绿僵菌微循环产孢调控途径研究
基本信息
结项摘要
The conidia of filamentous fungi could be formed on extended hyphae (normal conidiation)or be occurred directly after conidia germination (microcycle conidiation). The regulatory pathways of normal conidiation were elucidated in many filamentous fungi, the central pathway of normal conidiation is conservative though there are some differences in the regulatory pathways among filamentous fungi. Microcycle conidiation is a universal mechanism of filamentous fungus to adapt adverse conditions, but there are very few studies on the regulatory mechanism of microcycle conidiation including the model organisms, thus no regulatory pathways of microcycle conidiation have been elucidated. In our previous studies, a medium for microcycle conidiation of Metarhizium acridum was established and advantages of microcycle conidiation were confirmed, 221 genes were up-regulated compared with normal conidiation, and two genes were identified to be regulatory gene by RNAi. In this project, the regulatory pathway of Metarhizium microcycle conidiation will be studied systematically. Firstly, all the 221 up-regulated genes will be knocked out. Secondly, the conidiation properties of all the knockout transformants will be investigated to identify the regulatory genes for microcycle conidiation. Thirdly, the gene expression profiles of the knockout transformants of the regulatory genes will be analyzed individually by Solexa sequencing to investigate the transcriptions of all the identified regulatory genes, thus would elucidate the regulatory pathway of Metarhizium microcycle conidiation. At last, the knockout transformants of the regulatory genes will be cultured in the medium for normal conidiation and the medium for microcycle conidiation to study the effects of the regulatory genes on virulence and the tolerance to heat and ultra radiation.
++++++++++
* [任务说明]
#1 在绿僵菌微循环产孢一文中，前期研究发现与正常产孢相比有多少个基因表达上调？
#2 接续绿僵菌微循环产孢一文，从其最后一句之后往下写。
下列条目取自另一出处，与上文无关。

* [待审数据]
++++++++++
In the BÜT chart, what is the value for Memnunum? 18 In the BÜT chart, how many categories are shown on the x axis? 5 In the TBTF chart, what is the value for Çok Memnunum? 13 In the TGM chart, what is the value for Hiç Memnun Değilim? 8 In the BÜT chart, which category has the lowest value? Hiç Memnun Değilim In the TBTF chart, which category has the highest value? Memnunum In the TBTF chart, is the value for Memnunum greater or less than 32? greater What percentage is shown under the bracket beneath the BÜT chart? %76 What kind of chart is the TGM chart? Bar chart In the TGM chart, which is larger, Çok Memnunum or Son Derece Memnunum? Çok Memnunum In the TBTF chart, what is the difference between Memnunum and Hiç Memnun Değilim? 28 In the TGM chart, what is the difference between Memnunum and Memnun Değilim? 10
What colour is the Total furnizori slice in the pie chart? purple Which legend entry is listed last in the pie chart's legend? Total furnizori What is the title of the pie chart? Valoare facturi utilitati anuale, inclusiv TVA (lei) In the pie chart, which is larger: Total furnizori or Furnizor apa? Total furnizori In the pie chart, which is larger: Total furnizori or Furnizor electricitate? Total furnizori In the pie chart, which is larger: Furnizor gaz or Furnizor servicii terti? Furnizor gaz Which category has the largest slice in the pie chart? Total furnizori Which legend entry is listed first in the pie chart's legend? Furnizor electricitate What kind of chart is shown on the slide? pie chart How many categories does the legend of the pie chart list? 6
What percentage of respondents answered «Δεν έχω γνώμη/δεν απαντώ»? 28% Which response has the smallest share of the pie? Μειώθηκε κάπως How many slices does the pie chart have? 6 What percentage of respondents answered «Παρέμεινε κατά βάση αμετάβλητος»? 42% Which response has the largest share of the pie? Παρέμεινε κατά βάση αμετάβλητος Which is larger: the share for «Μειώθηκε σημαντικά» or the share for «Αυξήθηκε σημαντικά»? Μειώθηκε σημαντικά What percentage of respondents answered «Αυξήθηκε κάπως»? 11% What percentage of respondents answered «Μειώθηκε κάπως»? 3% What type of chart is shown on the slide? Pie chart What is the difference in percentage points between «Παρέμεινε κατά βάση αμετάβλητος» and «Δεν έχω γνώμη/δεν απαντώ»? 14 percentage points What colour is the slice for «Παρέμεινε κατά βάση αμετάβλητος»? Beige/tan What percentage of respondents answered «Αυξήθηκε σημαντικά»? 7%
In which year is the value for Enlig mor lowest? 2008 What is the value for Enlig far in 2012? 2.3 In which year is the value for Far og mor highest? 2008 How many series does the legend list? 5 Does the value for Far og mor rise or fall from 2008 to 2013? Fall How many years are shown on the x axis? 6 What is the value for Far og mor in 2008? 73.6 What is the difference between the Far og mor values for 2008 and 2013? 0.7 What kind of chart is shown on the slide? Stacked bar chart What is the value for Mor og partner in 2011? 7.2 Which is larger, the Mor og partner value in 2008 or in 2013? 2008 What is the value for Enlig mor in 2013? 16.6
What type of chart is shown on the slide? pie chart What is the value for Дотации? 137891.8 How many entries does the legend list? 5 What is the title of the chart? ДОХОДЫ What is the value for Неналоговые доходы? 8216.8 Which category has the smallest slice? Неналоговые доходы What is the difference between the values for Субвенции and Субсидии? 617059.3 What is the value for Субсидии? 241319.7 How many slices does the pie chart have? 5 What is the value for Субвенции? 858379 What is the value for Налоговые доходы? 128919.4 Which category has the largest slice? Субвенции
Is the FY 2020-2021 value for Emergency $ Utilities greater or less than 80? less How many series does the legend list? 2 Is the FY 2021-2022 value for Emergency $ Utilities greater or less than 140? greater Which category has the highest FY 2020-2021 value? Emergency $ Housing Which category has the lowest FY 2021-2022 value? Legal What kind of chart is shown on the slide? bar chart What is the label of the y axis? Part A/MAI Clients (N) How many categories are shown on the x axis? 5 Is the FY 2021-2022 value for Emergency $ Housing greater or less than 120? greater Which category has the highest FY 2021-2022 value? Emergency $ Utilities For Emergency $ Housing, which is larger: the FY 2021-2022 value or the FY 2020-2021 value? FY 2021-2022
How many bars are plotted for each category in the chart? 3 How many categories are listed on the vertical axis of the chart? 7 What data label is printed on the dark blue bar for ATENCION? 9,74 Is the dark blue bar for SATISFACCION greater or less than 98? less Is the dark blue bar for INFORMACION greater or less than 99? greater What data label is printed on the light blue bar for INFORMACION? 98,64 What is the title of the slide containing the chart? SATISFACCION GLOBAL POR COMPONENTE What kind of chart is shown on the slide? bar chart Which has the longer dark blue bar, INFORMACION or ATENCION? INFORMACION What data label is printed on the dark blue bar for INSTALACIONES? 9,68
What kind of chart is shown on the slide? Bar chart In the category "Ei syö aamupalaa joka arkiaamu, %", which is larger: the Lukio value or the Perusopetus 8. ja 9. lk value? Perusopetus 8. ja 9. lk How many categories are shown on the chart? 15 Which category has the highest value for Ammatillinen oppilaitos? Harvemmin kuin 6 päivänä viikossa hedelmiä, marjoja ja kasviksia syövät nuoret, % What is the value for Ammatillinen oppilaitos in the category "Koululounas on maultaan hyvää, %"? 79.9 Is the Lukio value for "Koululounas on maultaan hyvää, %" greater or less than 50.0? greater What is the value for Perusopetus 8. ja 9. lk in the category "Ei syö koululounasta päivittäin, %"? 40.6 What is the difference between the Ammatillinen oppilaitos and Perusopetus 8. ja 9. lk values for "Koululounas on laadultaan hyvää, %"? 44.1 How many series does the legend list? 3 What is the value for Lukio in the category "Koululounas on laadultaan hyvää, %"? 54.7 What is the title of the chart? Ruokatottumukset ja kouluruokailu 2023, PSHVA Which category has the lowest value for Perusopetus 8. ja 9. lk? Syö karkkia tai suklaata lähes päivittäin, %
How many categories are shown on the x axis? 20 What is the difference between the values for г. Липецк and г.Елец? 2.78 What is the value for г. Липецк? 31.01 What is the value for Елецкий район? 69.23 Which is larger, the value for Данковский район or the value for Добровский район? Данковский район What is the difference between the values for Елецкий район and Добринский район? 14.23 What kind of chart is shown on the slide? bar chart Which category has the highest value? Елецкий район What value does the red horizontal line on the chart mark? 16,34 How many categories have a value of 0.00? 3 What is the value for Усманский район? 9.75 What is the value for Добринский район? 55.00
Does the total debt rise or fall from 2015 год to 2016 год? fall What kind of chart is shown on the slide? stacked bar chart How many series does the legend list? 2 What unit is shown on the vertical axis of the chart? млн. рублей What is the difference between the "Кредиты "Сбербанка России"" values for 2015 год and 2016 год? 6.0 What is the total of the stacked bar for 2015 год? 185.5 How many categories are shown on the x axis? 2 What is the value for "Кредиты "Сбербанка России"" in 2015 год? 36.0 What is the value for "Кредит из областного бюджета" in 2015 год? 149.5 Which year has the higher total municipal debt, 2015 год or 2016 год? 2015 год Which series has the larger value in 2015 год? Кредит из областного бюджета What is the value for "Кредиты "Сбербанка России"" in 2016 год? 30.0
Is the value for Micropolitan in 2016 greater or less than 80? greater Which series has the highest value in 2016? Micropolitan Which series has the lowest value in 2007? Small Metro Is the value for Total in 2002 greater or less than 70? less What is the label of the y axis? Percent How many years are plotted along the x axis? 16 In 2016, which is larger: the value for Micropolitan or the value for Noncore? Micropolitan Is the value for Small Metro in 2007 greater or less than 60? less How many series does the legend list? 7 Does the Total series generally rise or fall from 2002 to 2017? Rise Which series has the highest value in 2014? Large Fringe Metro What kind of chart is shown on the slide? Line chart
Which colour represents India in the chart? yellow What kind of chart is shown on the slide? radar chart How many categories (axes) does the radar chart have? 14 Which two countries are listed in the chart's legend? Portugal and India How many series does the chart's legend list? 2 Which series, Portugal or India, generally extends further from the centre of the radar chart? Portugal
++++++++++
* [答案列表]
#1 221个基因。

#2
丝状真菌的孢子由菌丝分化的产孢细胞形成(正常产孢)或由不经过菌丝阶段直接形成(微循环产孢)。许多丝状真菌正常产孢调控途径都已经阐明,不同丝状真菌的调控中心途径十分保守。微循环产孢是丝状真菌中广泛存在的一种适应不良环境的机制,但是其调控机制研究很少,至今仍未弄清微循环产孢调控途径。申请人建立了绿僵菌的微循环产孢培养基,发现其优良的产孢特性,采用消减杂交技术筛选出221个微循环产孢上调表达的基因,已采用RNAi鉴定出2个调控基因。本项目将系统地研究绿僵菌微循环产孢调控途径:通过设计和构建221个微循环产孢上调表达基因的敲除载体,获得基因敲除转化子,观察产孢特性变化,鉴定出微循环产孢调控基因;采用Solexa测序法获得微循环调控基因敲除转化子的基因表达谱,分析其它微循环产孢调控基因的表达情况,从而确定出微循环产孢调控途径;并分析微循环调控基因敲除后对毒力、耐热和抗紫外等重要性状的影响。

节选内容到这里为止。